ROMA (WSI) – Al centro dell’idea di welfare, si sa, vi è la famiglia e proprio al fine di sostenere i nuclei familiari che il governo ha cercato di mettere in atto varie misure fiscali, l’ultima in ordine temporale il famoso bonus bebè, un assegno da 80 euro al mese per i figli nati dal 2015.
Una misura che nei fatti non ha certamente invogliato le coppie a fare figli e per far leva sulla natalità il Governo studia un’altra misura che riguarderebbe la scelta di rafforzare i benefici riservati ai figli successivi al primo. A parlarne è il quotidiano Il Messaggero, secondo cui “nel programma nazionale di riforma inserito nel Def, il Governo intende attraverso una delega legislativa, coordinare e unificare la complessa normativa sulla famiglia attraverso la redazione di un apposito Testo unico che collochi in un quadro unitario le numerose misure esistenti”.
“In questo contesto, si pensa anche a «una revisione degli strumenti di sostegno diretto e indiretto in favore delle famiglie, anche al fine di incentivare la natalità». Nella revisione potrebbe rientrare la scelta di rafforzare i benefici riservati ai figli successivi al primo”.
A portare aria nuova potrebbe essere stato il nuovo titolare della delega per la Famiglia, Enrico Costa, ministro degli Affari regionali. Si parla in primo luogo di riordino delle misure esistenti che vanno dalle classiche detrazioni per figli a carico – “riconosciute per il coniuge e per i figli, sono decrescenti al crescere del reddito e si annullano ad un reddito di circa 90 mila euro: nell’anno di imposta 2014 valevano in tutto 13 miliardi e sono state percepite da quasi 12 milioni e 700 mila contribuenti” – l’assegno al nucleo familiare (Anf) – “un’erogazione diretta da parte dell’Inps nelle retribuzioni dei lavoratori dipendenti (e dei pensionati che provengono da quel mondo)” – al recente bonus bebè.
“Al di là dell’inevitabile inefficienza amministrativa di un sistema così frastagliato, non è infrequente che una famiglia non sappia esattamente a quali prestazioni ha diritto e quali sono gli adempimenti necessari. Il governo dovrà valutare se in occasione del riordino potranno emergere risorse aggiuntive: si ragiona sulla possibilità di concentrare l’effetto dei detrazioni fiscali e bonus bebè sul secondo figlio, come specifica misura di incentivo alla natalità”.

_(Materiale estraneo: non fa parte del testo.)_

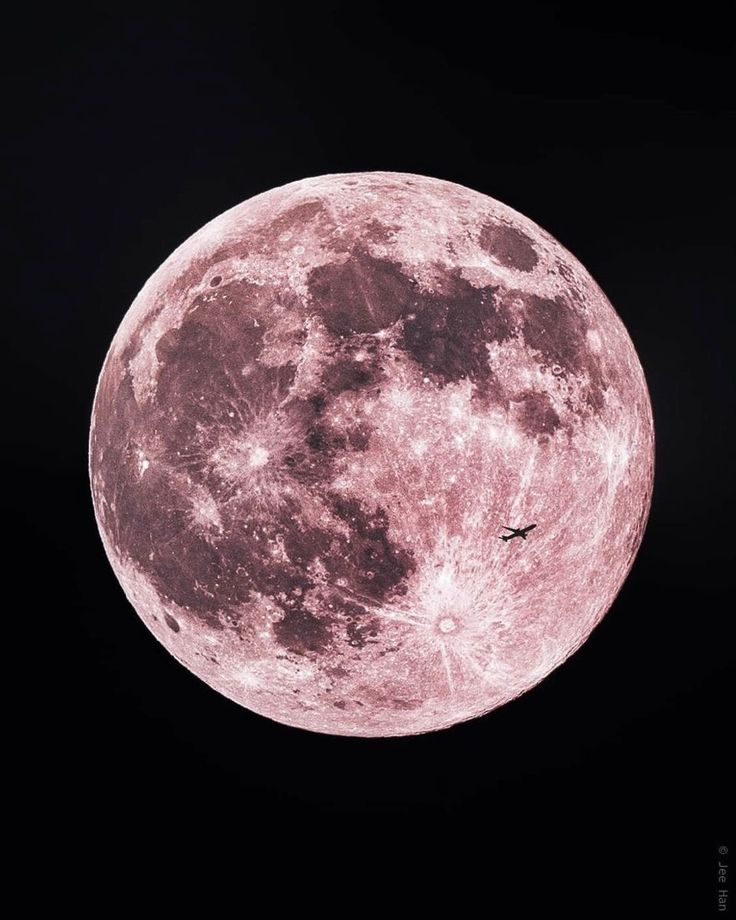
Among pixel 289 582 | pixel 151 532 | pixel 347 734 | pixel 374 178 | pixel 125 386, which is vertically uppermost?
pixel 374 178

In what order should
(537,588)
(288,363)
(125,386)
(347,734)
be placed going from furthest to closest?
(347,734), (125,386), (537,588), (288,363)

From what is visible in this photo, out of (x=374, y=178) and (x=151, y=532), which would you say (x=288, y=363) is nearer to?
(x=151, y=532)

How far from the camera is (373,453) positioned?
9.37 ft

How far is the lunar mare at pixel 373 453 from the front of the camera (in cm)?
289

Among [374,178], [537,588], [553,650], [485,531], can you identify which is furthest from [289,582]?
[374,178]

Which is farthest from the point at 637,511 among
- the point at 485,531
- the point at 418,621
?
the point at 418,621

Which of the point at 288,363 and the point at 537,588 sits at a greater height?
the point at 288,363

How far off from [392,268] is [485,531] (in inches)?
40.4

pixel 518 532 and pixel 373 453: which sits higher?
pixel 373 453

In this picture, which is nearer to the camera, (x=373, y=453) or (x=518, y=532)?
(x=373, y=453)

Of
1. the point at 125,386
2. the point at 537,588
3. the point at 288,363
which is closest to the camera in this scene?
the point at 288,363

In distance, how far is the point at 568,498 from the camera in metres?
3.08

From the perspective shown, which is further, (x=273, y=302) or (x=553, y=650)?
(x=553, y=650)

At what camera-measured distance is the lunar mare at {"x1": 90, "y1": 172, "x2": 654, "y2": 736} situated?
2889 millimetres
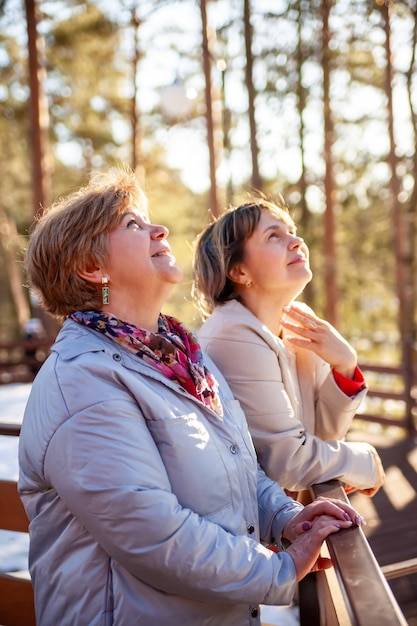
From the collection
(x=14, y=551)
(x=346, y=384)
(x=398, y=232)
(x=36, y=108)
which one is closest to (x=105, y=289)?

Nella stessa ottica di alleggerire la pressione fiscale e favorire famiglie e lavoratori, nella prossima legge di stabilità potrebbero inoltre essere inseriti interventi sulla previdenza complementare, con la riduzione dell’aliquota recentemente portata al 20% o l’aumento della deducibilità dei contributi a fondi privati.
Ma a parte gli incentivi a fare figli, gli italiani hanno ben altro a cui pensare, ossia le tasse. Come ha rivelato la Cgia di Mestre, negli ultimi anni alla guida di Monti, Letta e infine Renzi, le imprese e le famiglie italiane hanno dovuto sostenere uno sforzo fiscale aggiuntivo di ben 29,3 miliardi di euro.
“Tra le principali tasse locali, solo l’Irap (-4,2 miliardi pari a una variazione del -13 per cento) ha subito una contrazione abbastanza decisa: tutte le altre, invece, hanno registrato un netto aumento. Tra il 2010 e il 2015 l’addizionale regionale Irpef è aumentata di 3,1 miliardi di euro (+39 per cento). L’anno scorso nelle casse dei governatori sono finiti ben 11,3 miliardi di euro. L’addizionale comunale Irpef è aumentata di 1,4 miliardi (+51 per cento): nel 2015 questa imposta ha garantito ai Sindaci un gettito di ben 4,3 miliardi di euro. Ma l’imposta che ha subito l’incremento più sensibile è stata quella sugli immobili. Se nel 2010 l’Ici consentì ai primi cittadini di incamerare 9,6 miliardi, nel 2015 i Sindaci con l’Imu e la Tasi hanno incassato ben 21,3 miliardi (variazione in termini assoluti pari a +11,6 miliardi che corrispondono ad una variazione del +120 per cento)”.